EXERCISE INSTRUCTIONS: All of the data goes into your copy exactly as written. Images do not.

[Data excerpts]
+++

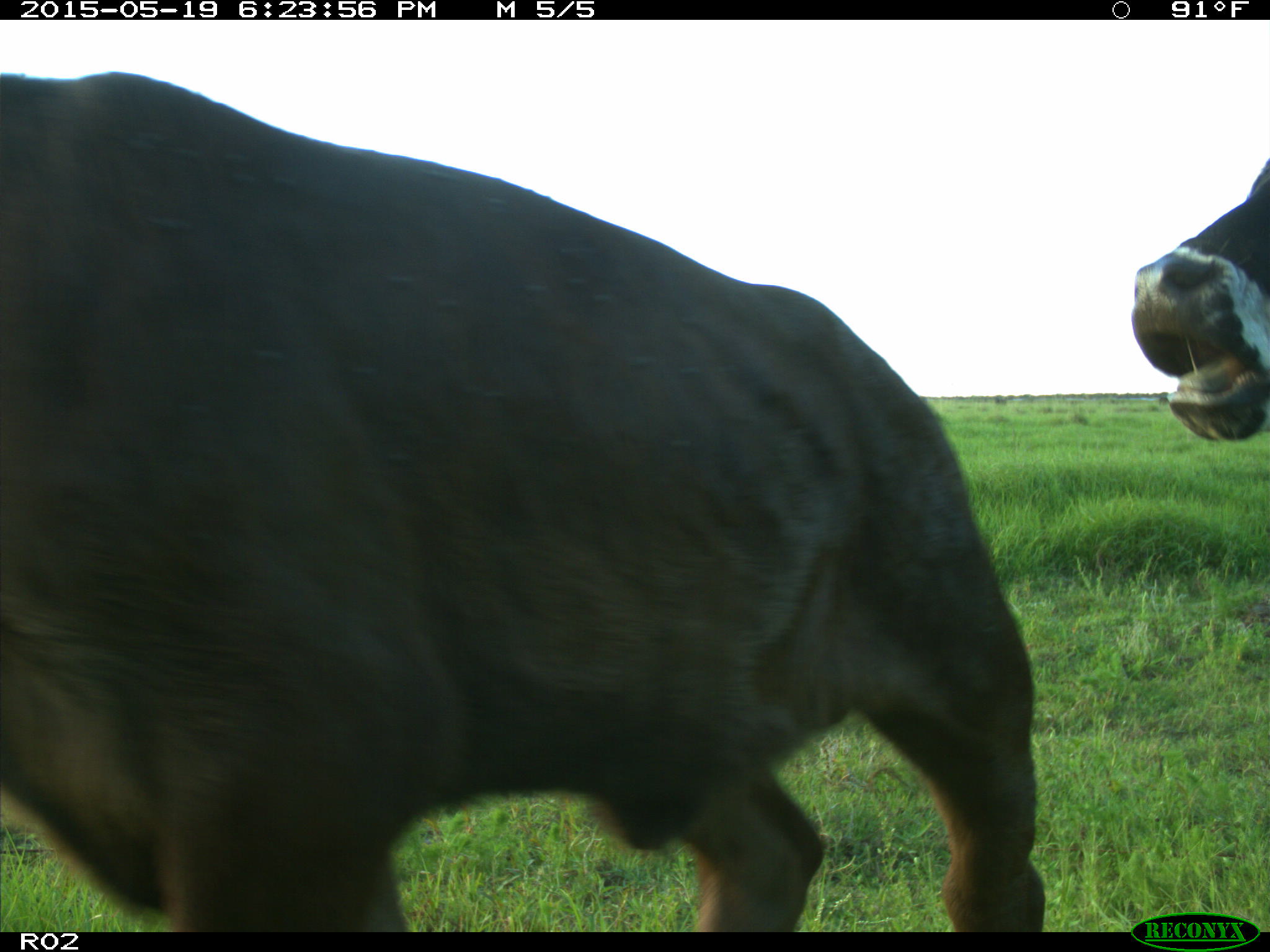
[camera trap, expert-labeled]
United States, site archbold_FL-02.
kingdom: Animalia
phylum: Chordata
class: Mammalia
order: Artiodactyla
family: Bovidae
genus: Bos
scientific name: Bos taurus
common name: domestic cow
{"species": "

+++

RESPONSE BELOW:
[camera trap, expert-labeled]
United States, site archbold_FL-02.
kingdom: Animalia
phylum: Chordata
class: Mammalia
order: Artiodactyla
family: Bovidae
genus: Bos
scientific name: Bos taurus
common name: domestic cow
{"species": "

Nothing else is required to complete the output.